Andy Xue <
and...@lumoslabs.com> writes:
> Stefan -- I totally sympathize with 1)
>
> Seems restricting that it only works on the 1st element; forces the data to be in a thrift
> object where it is the first (and only) element in the record and all info/properties in the
> record is encompassed within the thrift object. Not sure why you think this would require a
> bufferop (which gathers tuples); rather I see the issue as gathering up all the elements
> (fields) within a tuple into a single object
Well, the SplitPailDataStructure splits the pail based on the
information found in a "Data" object. One Data object represents one
piece of information - a property of a node or an edge. Thrift is just a
means of serializing that data object and describing the scheme of that
data object.
But how can I compute several properties of a node and sink them into a
PailTap at once? I can read information related to a specific node type
and create a query with N data objects as output vars - representing N
property values. The idea to use a bufferop was to turn every record of
N data objects into N records of one data object each. Then these
transposed records could easily be sinked using PailTap with the
SplitPailDataStructure as implemented in the book. But to me that
doesn't feel right and I wonder if this is really what one would do.

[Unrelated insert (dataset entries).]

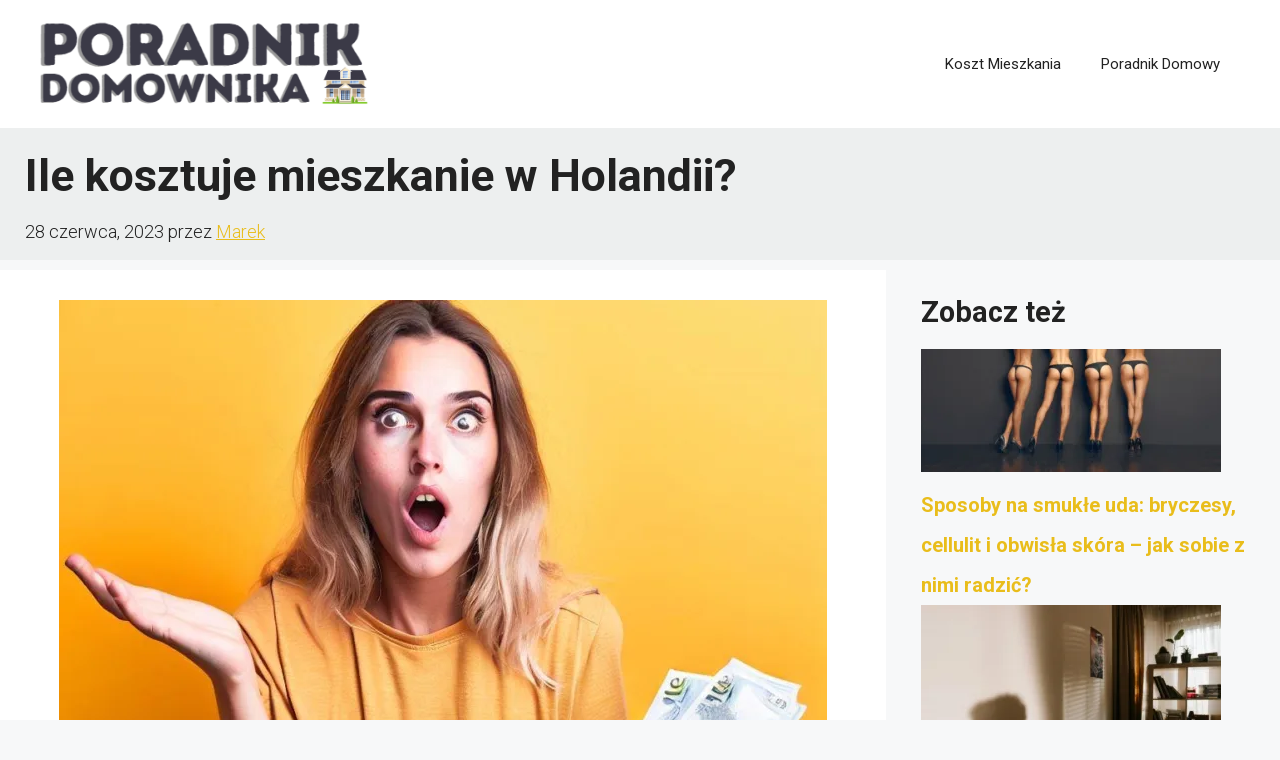

--- FILE ---
content_type: text/html; charset=utf-8
request_url: https://www.google.com/recaptcha/api2/aframe
body_size: 248
content:
<!DOCTYPE HTML><html><head><meta http-equiv="content-type" content="text/html; charset=UTF-8"></head><body><script nonce="wJ-6-GUeeLw8b_yGrXGOiw">/** Anti-fraud and anti-abuse applications only. See google.com/recaptcha */ try{var clients={'sodar':'https://pagead2.googlesyndication.com/pagead/sodar?'};window.addEventListener("message",function(a){try{if(a.source===window.parent){var b=JSON.parse(a.data);var c=clients[b['id']];if(c){var d=document.createElement('img');d.src=c+b['params']+'&rc='+(localStorage.getItem("rc::a")?sessionStorage.getItem("rc::b"):"");window.document.body.appendChild(d);sessionStorage.setItem("rc::e",parseInt(sessionStorage.getItem("rc::e")||0)+1);localStorage.setItem("rc::h",'1768716757924');}}}catch(b){}});window.parent.postMessage("_grecaptcha_ready", "*");}catch(b){}</script></body></html>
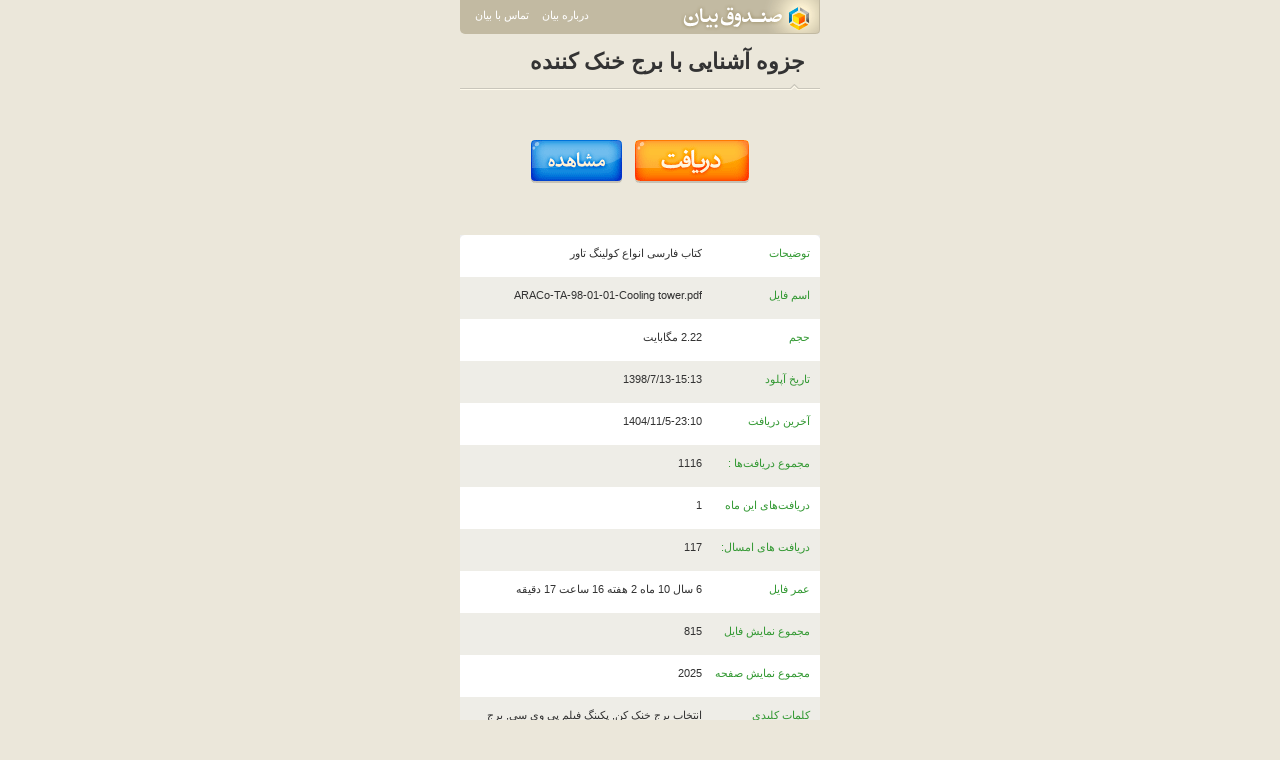

--- FILE ---
content_type: text/html; charset=UTF-8
request_url: https://bayanbox.ir/info/575433675385552163/ARACo-TA-98-01-01-Cooling-tower
body_size: 6632
content:
<!DOCTYPE html>
<html xmlns="http://www.w3.org/1999/xhtml" lang="fa"> 
<head>
	<meta http-equiv="Content-Type" content="text/html; charset=utf-8">
	<meta name="Robots" content="INDEX,FOLLOW">
	<meta name="keywords" content="file upload صندوق بیان bayanbox ذخیره فایل فایل هاستینگ انتشار عکس متن فایل ویدئو فیلم آپلود">
	<meta name="keywords" content="انتخاب برج خنک کن, پکینگ فیلم پی وی سی, برج خنک کن بتنی, برج خنک کننده فایبر گلاس, کاتالوگ برج خنک کننده, پکینگ ضد رسوب کولینگ تاور, کولینگ تاور صنعتی, برج خنک کن, برج خنک کن صنعتی, کولینگ تاور مکعبی, پکینگ برج خنک کننده, کاهش مصرف آب برج خنک کن, برج خنک کننده, کولینگ تاور, برج خنک کن کانتر فلو">
	<meta name="description" content="صندوق بیان محل مناسبی برای ذخيره و نگهداری انواع فايل است.همچنين صندوق بيان به شما اين امکان را می دهدکه فايل های مورد نظر را انتشار دهيد و در اختيار عموم بگذاريد .">
	<meta name="generator" content="XPRESS 1.5">
	<meta name="copyright" content="Bayan - 2012">
	<meta name="author" content="Bayan Group : http://bayan.co.ir">
	<meta name="Distribution" content="Global">
	<meta name="abstract" content="file upload صندوق بیان bayanbox ذخیره فایل فایل هاستینگ انتشار عکس متن فایل ویدئو فیلم آپلود">
	<meta http-equiv="X-UA-Compatible" content="IE=edge"/>
	<link rel="shortcut icon" href="//bayanbox.ir/st/images/favicons/favicon.ico">
	<link rel="canonical" type="text/html" href="//bayanbox.ir/info/575433675385552163/ARACo-TA-98-01-01-Cooling-tower">
	<title>جزوه آشنایی با برج خنک کننده </title>
	<link href="//bayanbox.ir/st/css/bbMain.css" rel="stylesheet" type="text/css">
	<link href="//bayanbox.ir/st/css/bbDownload.css" rel="stylesheet" type="text/css">
	
		<script>(function(){
			window._rb={id:'bb!b!cooling-tower'};
			var s=document.createElement('script'),
				h=document.getElementsByTagName('script')[0];
			s.async="async";
			s.src='//radar.bayan.ir/rb.js';
			h.parentNode.insertBefore(s,h);
		}())</script>
		<noscript><img src="//radar.bayan.ir/bb!b!cooling-tower/rb.gif?nos&refx=" alt="" border="0"></noscript>
	
</head>
<body>
<div id="wrp">
	<!-- navigation -->
	<div id="nav">
		<a href="//bayanbox.ir/"><div class="navLogo"></div></a>
		<ul class="left">
			<li><a href="http://www.bayan.co.ir/" target="_blank">درباره بیان</a></li>
			<li><a href="http://id.bayan.ir/bayan/contact/?target=bayanbox" target="_blank">تماس با بیان</a></li>
		</ul>
	</div>
	<!-- content -->
	<div id="ctn">
		
			<div class="underNamertl">جزوه آشنایی با برج خنک کننده</div>
		
		
		
			
			
		
		
		
			<div class="bbDlLnk">
				<a href="//bayanbox.ir/download/575433675385552163/ARACo-TA-98-01-01-Cooling-tower.pdf"><img src="//bayanbox.ir/st/images/others/dn.png"></a>
				
					
						<a href="//bayanbox.ir/view/575433675385552163/ARACo-TA-98-01-01-Cooling-tower.pdf"><img src="//bayanbox.ir/st/images/others/view.png"></a>
					
				
			</div>
		
		
		<div class="item">
			<div class="tr"></div>
			<div class="tl"></div>
			<div class="itemIn">
				<ul class="bbDl">
				
					
						<li>
							<label>توضیحات</label>
							<span>کتاب فارسی انواع کولینگ تاور</span>
						</li>
					
					
					<li>
						<label>اسم فایل</label>
						<span class="ltr">ARACo-TA-98-01-01-Cooling tower.pdf	</span>
					</li>
					
					
					<li>
						<label>حجم</label>
						<span>2.22 مگابایت</span>
					</li>
					
					
					
					
					
					<li>
						<label>تاریخ آپلود</label>
						<span>1398/7/13-15:13</span>
					</li>
					
					
					
						<li>
							<label>آخرین دریافت</label>
							<span>1404/11/5-23:10</span>
						</li>
					
					
						<li>
							<label>مجموع دریافت‌ها :</label>
							<span>1116</span>
						</li>
					
					
					
						<li>
							<label>دریافت‌های این ماه</label>
							<span>1</span>
						</li>
					
					
						<li>
							<label>دریافت های امسال:</label>
							<span>117</span>
						</li>
					
					
					<li>
						<label>عمر فایل</label>
						<span>6 سال 10 ماه 2 هفته 16 ساعت 17 دقیقه </span>
					</li>
					
					
						<li>
							<label>مجموع نمایش فایل</label>
							<span>815</span>
						</li>
					
					
						<li>
							<label>مجموع نمایش صفحه</label>
							<span>2025</span>
						</li>
					
					
						<li>
							<label>کلمات کلیدی</label>
							<span>انتخاب برج خنک کن, پکینگ فیلم پی وی سی, برج خنک کن بتنی, برج خنک کننده فایبر گلاس, کاتالوگ برج خنک کننده, پکینگ ضد رسوب کولینگ تاور, کولینگ تاور صنعتی, برج خنک کن, برج خنک کن صنعتی, کولینگ تاور مکعبی, پکینگ برج خنک کننده, کاهش مصرف آب برج خنک کن, برج خنک کننده, کولینگ تاور, برج خنک کن کانتر فلو</span>
						</li>
					
					
						
							<li>
								<label>آدرس سایت</label>
								<span class="ltr alr"><a href="http://cooling-tower.blog.ir" target="_blank">http://cooling-tower.blog.ir</a></span>
							</li>
						
					
					
						<li>
							<label>کد کنترلی (md5)</label>
							<span>bcbe171a8f918e5fc1a9105c50661b9f</span>
						</li>
					
				
				</ul>
			</div>
		</div>
		<div class="att">
			چنانچه اين فايل را ناقض قوانين و مقررات سايت می دانيد، لطفا آن را از طریق  «
			<a href="http://id.bayan.ir/bayan/contact/?target=bayanbox" target="_blank">تماس با بیان</a>
			» گزارش بدهید.
		</div>
	</div>
</div>
<!-- footer -->
<div id="ftr">
	<div class="ftrIn">
		<span></span>
		<a href="http://bayan.co.ir/" target="_blank">درباره بیان</a>
		<a href="http://id.bayan.ir/bayan/contact/?target=bayanbox" target="_blank">تماس با بیان</a>
		<a href="http://bayan.blog.ir/" target="_blank">وبلاگ رسمی بیان</a>
		<label>
			<a href="http://bayan.ir/" target="_blank">
			<img title="Bayan Logo" alt="Bayan Logo" src="/st/images/others/bayanFtr.gif"></a>
		</label>
	</div>
</div>
</body>
</html>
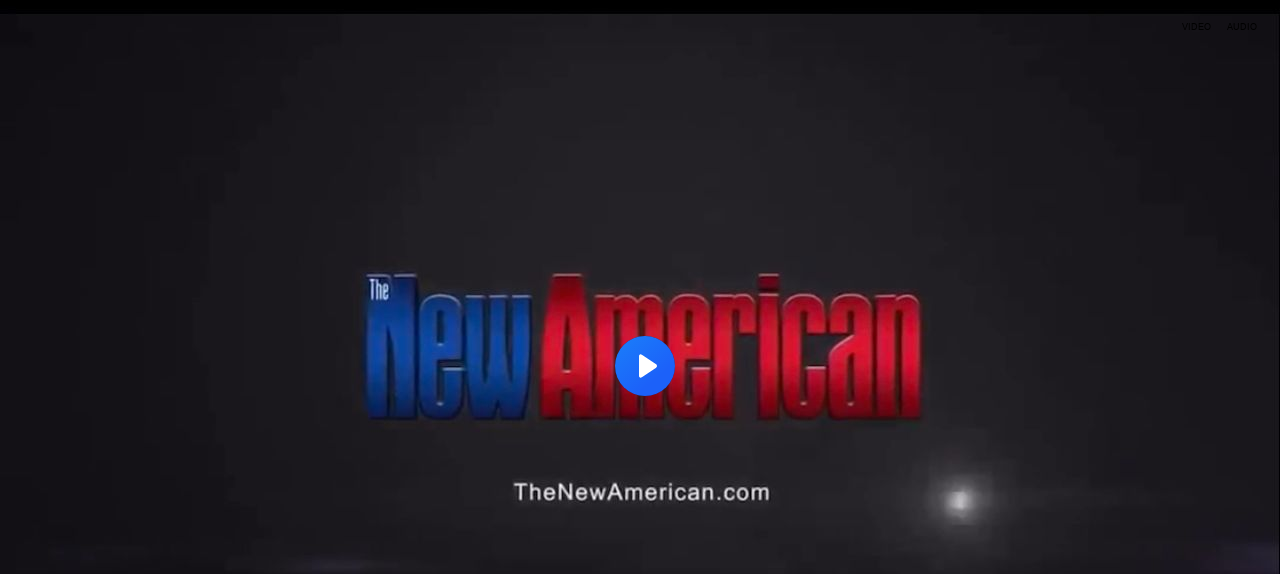

--- FILE ---
content_type: text/html; charset=utf-8
request_url: https://www.brighteon.com/embed/0265208e-eedb-4574-9418-0874a51759e4
body_size: 2705
content:
<!DOCTYPE html><html><head><meta charSet="utf-8"/><meta name="viewport" content="width=device-width"/><meta property="charset" content="UTF-8"/><meta name="brighteon:video:category-id" content="de6ad866-cb67-4fa0-b29e-f70fd8e8190b"/><meta name="brighteon:video:channel" content="genexerquestions"/><meta http-equiv="Content-Security-Policy" content="default-src &#x27;self&#x27; https: data: blob: &#x27;unsafe-inline&#x27; &#x27;unsafe-eval&#x27;; img-src &#x27;self&#x27; data: *.printyourfood.com newvideos.com *.newvideos.com *.brighteon.com *.shopify.com brighteon.com blob: *.gravatar.com *.wp.com *.jsdelivr.net *.backblazeb2.com *.auth0.com *.distributednews.com *.naturalnews.com"/><title>The New American - Dr. Lee Merritt MD</title><style> body { overflow: hidden; } .video-js.vjs-paused:not(.vjs-ended):not(.vjs-scrubbing) .vjs-title-overlay { display: block !important; position: absolute; z-index: 1; } .EmbedPlayer { .AVTab { color: #FFFFFF; background-color: #424345; } .AVTabActive { background-color: #1994e8; color: #FFFFFF; } #AVVideo.AVTabActive { filter: drop-shadow(1px 0px 3px rgba(0, 0, 0, 0.85)); } #AVAudio.AVTabActive { filter: drop-shadow(-1px 0px 3px rgba(0, 0, 0, 0.85)); } .vjs-settings-box { background-color: rgba(0, 0, 0, 0.75); } @media (max-width: 499.9px) { .AVTab { padding: 8px; font-size: 8px; line-height: 8px; } } } </style><link href="/icons/favicon/favicon.ico" type="image/x-icon" rel="icon"/><link href="/icons/favicon/favicon.ico" type="image/x-icon" rel="shortcut icon"/><link href="/icons/favicon/favicon-32.png" rel="apple-touch-icon" sizes="32x32"/><link href="/icons/favicon/favicon-48.png" rel="apple-touch-icon" sizes="48x48"/><link href="/icons/favicon/favicon-76.png" rel="apple-touch-icon" sizes="76x76"/><link href="/icons/favicon/favicon-120.png" rel="apple-touch-icon" sizes="120x120"/><link href="/icons/favicon/favicon-152.png" rel="apple-touch-icon" sizes="152x152"/><link href="/icons/favicon/favicon-180.png" rel="apple-touch-icon" sizes="180x180"/><link href="/icons/favicon/favicon-192.png" rel="icon" sizes="192x192"/><meta name="next-head-count" content="18"/><link rel="preload" href="/_next/static/css/5101c842092d6511.css" as="style"/><link rel="stylesheet" href="/_next/static/css/5101c842092d6511.css" data-n-g=""/><noscript data-n-css=""></noscript><script defer="" nomodule="" src="/_next/static/chunks/polyfills-42372ed130431b0a.js"></script><script src="/_next/static/chunks/webpack-814f68251d1b5ce4.js" defer=""></script><script src="/_next/static/chunks/framework-838c6ca2253d4294.js" defer=""></script><script src="/_next/static/chunks/main-f4923522fc0190dc.js" defer=""></script><script src="/_next/static/chunks/pages/_app-f987afdc3bf88691.js" defer=""></script><script src="/_next/static/chunks/123e19f2-948dc0f90e2a41fd.js" defer=""></script><script src="/_next/static/chunks/528-4900e08e1e1da3d3.js" defer=""></script><script src="/_next/static/chunks/2713-d14a36f64614afee.js" defer=""></script><script src="/_next/static/chunks/pages/embed/%5Bid%5D-e6bc472fd395ecd7.js" defer=""></script><script src="/_next/static/VE5DW-5Q3pJe7jvMJ79nq/_buildManifest.js" defer=""></script><script src="/_next/static/VE5DW-5Q3pJe7jvMJ79nq/_ssgManifest.js" defer=""></script></head><body><div id="__next"><div class="EmbedPlayer"></div></div><script id="__NEXT_DATA__" type="application/json">{"props":{"pageProps":{"video":{"categoryName":"Provocative \u0026 Curious","likes":2,"tags":["biological warfare","covid vaccine","animal trials"],"statusName":"LIVE","isAds":false,"isAdminDelisted":false,"isEnabledComment":true,"isActivatedProducts":false,"chapters":null,"isLiveshop":false,"isUpcoming":false,"isPremium":false,"categoryId":"de6ad866-cb67-4fa0-b29e-f70fd8e8190b","trailerId":null,"isFeatured":false,"isForSale":false,"discountPrice":0,"salePrice":null,"audioKey":null,"thumbnailKey":"3071dd9a-e353-459b-927c-97a109fecf86","publishedAt":null,"createdAt":"2021-02-11T04:59:00.409Z","audioSource":[{"src":"audio/0faa7a19-ace3-4f65-b103-50204607e8df_audio.mp3"}],"source":[{"src":"https://video.brighteon.com/file/BTBucket-Prod/hls/0faa7a19-ace3-4f65-b103-50204607e8df.m3u8","type":"application/x-mpegURL"},{"src":"https://video.brighteon.com/file/BTBucket-Prod/dash/0faa7a19-ace3-4f65-b103-50204607e8df.mpd","type":"application/dash+xml"}],"posterSource":[{"src":"poster/0faa7a19-ace3-4f65-b103-50204607e8df.0000001.jpg"}],"thumbnailSource":[{"src":"thumbnail/0faa7a19-ace3-4f65-b103-50204607e8df.0000001.jpg"}],"duration":"30:10","isTrending":false,"isEditorPicked":false,"isActivated":true,"statusId":1,"publishSchedule":null,"isDelisted":false,"isAutoshare":false,"isSponsored":false,"showDiscretion":false,"videoKey":"0faa7a19-ace3-4f65-b103-50204607e8df","channelId":"c8592d85-d5fe-477a-9b6e-e9d4563ecb50","description":"undefined","name":"The New American - Dr. Lee Merritt MD","id":"0265208e-eedb-4574-9418-0874a51759e4","analytics":{"videoView":400},"thumbnail":"https://photos.brighteon.com/file/brighteon-thumbnails/thumbnail/3071dd9a-e353-459b-927c-97a109fecf86","poster":"https://photos.brighteon.com/file/brighteon-thumbnails/poster/3071dd9a-e353-459b-927c-97a109fecf86","channelAvatar":"https://static.brighteon.com/file/Brighteon-static/prod/images/icon-logo.png","audio":"https://video.brighteon.com/file/BTBucket-Prod/audio/0faa7a19-ace3-4f65-b103-50204607e8df_audio.mp3","isAudio":false,"durationMS":1810713,"sponsoredVideo":false,"endScreen":null},"channel":{"userName":"genxergibsss","subscriptions":74,"allowedChampionBadge":true,"hasHrrStore":false,"hasBrighteonStore":false,"contentVisibility":"PUBLIC","previousShortUrl":null,"keywords":[],"updatedAt":"2026-01-29T23:24:50.689Z","firoWalletAddress":null,"beamWalletAddress":null,"epicWalletAddress":null,"moneroWalletAddress":null,"description":null,"isAllowedLivestream":false,"isTrusted":false,"affiliateId":"","subscribeStarId":null,"categoryId":"87960295-2ca4-414d-a836-e150d6e3dc1e","levelId":5,"createdAt":"2020-05-23T02:14:13.467Z","mediaProfileKey":"","artworkKey":null,"thumbnailKey":"a09d63f3-690e-42c2-8fb1-35d5a57cf555","thumbnailUrl":"https://avatars.brighteon.com/file/brighteon-avatars/a09d63f3-690e-42c2-8fb1-35d5a57cf555","strikes":0,"ownerId":"3323e0f8-95bc-4451-b1b3-163fbf8dcb38","shortUrl":"genexerquestions","name":"genexerquestions","id":"c8592d85-d5fe-477a-9b6e-e9d4563ecb50","isLive":false,"mediaProfileUrl":"https://static.brighteon.com/file/Brighteon-static/prod/images/icon-logo.png","analytics":{"totalSubscription":74,"totalVideo":48,"videoView":14108},"internalStatusName":null,"externalStatusName":null},"adVideo":null,"subtitles":[]},"__N_SSP":true},"page":"/embed/[id]","query":{"id":"0265208e-eedb-4574-9418-0874a51759e4"},"buildId":"VE5DW-5Q3pJe7jvMJ79nq","isFallback":false,"isExperimentalCompile":false,"gssp":true,"scriptLoader":[]}</script><script defer src="https://static.cloudflareinsights.com/beacon.min.js/vcd15cbe7772f49c399c6a5babf22c1241717689176015" integrity="sha512-ZpsOmlRQV6y907TI0dKBHq9Md29nnaEIPlkf84rnaERnq6zvWvPUqr2ft8M1aS28oN72PdrCzSjY4U6VaAw1EQ==" data-cf-beacon='{"rayId":"9c6328d0d951c465","version":"2025.9.1","serverTiming":{"name":{"cfExtPri":true,"cfEdge":true,"cfOrigin":true,"cfL4":true,"cfSpeedBrain":true,"cfCacheStatus":true}},"token":"633a53af4dec47bc99b86a1d0bc8fc19","b":1}' crossorigin="anonymous"></script>
</body></html>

> Also confused why you want to use Pail. the whole reason to use Pail is that it handles
> adding incremental data onto a data set really well, not re-generating the whole set anew
> (this is basically what .absorb does). I feel like Pail is the opposite of what you want? Or
> maybe I have totally misunderstood the issue here?
My goal is to recompute the graph data model regularly and host it in a
well known HDFS directory where other jobs could work on without
breaking. I could just delete all the contents of that directory and
write the fresh data into it by those jobs that compute it. But that
would disturb jobs that are currently reading the old data. How would I
replace the old data with the newly recomputed data?